Faculty Remembers 9/11

By Loren Rhoades, Assistant News Editor

September 11, 2001.
The day that continues to lay heavy on the hearts of Americans everywhere.
The four terrorist attacks (by Islamic extremist group al-Qaeda) targeting the Twin Towers, the Pentagon and the country’s capital, have forever left a mark on this nation’s history.
Due to the attacks, the country’s security is now at an all-time high, the war with the Middle East is ongoing and citizens continue to share their memories of the tragic day.
Professor of history and political science Dr. Sherri Raney said she remembers the great amount of confusion expressed on the radio, news stations and even on campus.
“As I was driving and hearing the reports, I was, of course, shocked, and as a historian I’m thinking about the Murrah Building bombing and the older disasters in my life like Robert Kennedy’s death or Martin Luther King’s death,” Raney said.
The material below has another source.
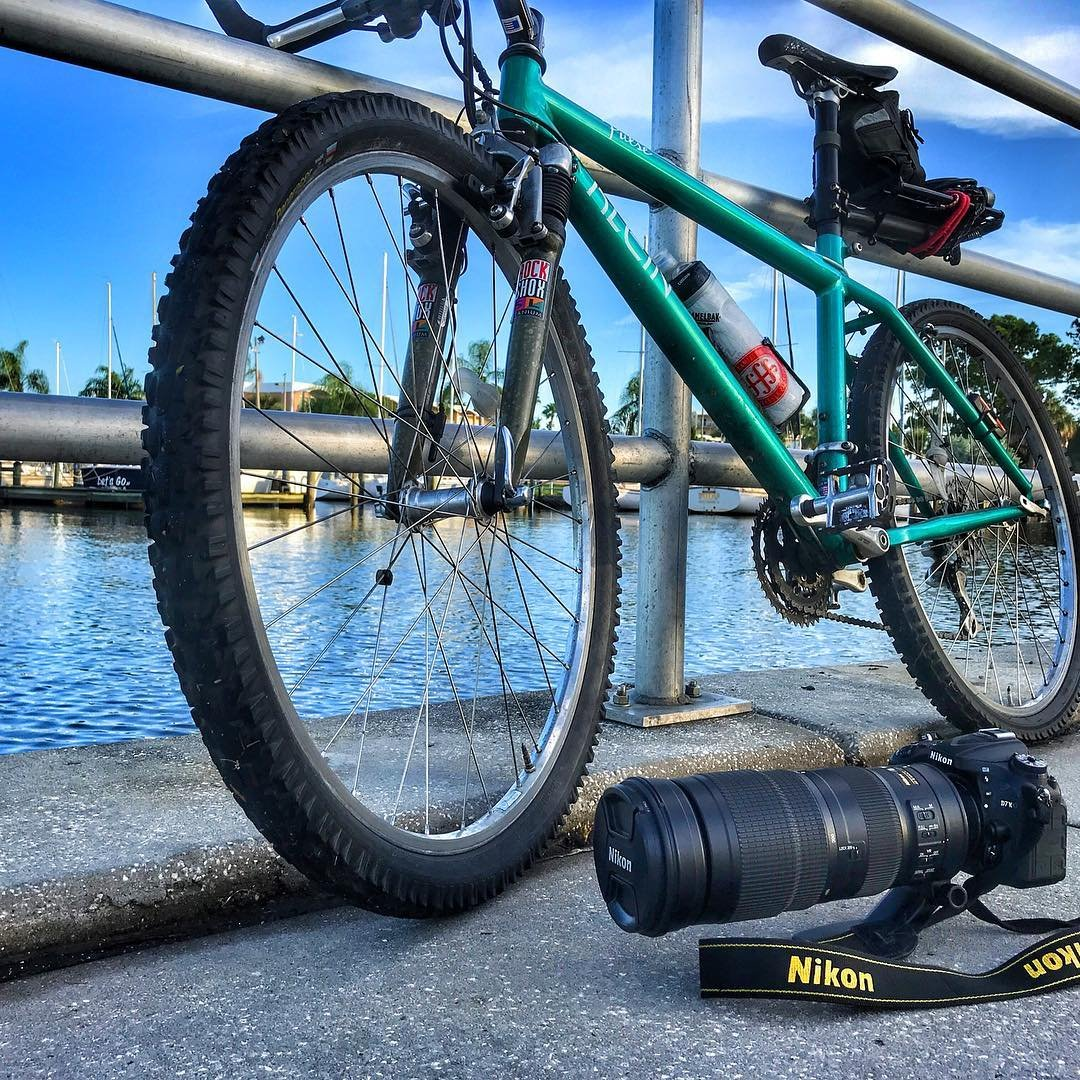 Capturing Magical Moments on My Bike#photographersofinstagram #photographylife #vspc #liveamplified #floridaliving #bicycling #bicyclemagazine #bicyclelicious #exploretheworld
While thinking about the older disasters, specifically the bombing in Oklahoma, she said she was questioning who the mastermind behind the attacks might be and if, like the Murrah bombing, it was a fellow American, but that she didn’t want to jump to any conclusions.
When she got to her first class one of her usually punctual students came to class late and started questioning the events and the possible cause.
“I took the position during that class that we wouldn’t try to speculate about what had happened or who did it that fast,” she said. “We would go on with the class material and when we knew more we could talk more about it.”
Professor of history Dr. Carol Humphrey said all the students and faculty on OBU’s campus were upset as they were watching the story unfold, and that they all came together to help each other through the process.
They had students from the east coast who were worried that they might know someone hurt in the attacks, so other students were helping them to reach out to friends and family.
“What I saw not just at OBU but overall, was that it brought people together and inspired patriotism,” Raney said. “Our country had been attacked and initially it unified Americans in opposition to extremism.”
Even today, the memory of 9/11 impacts the campus in memory of those who were lost.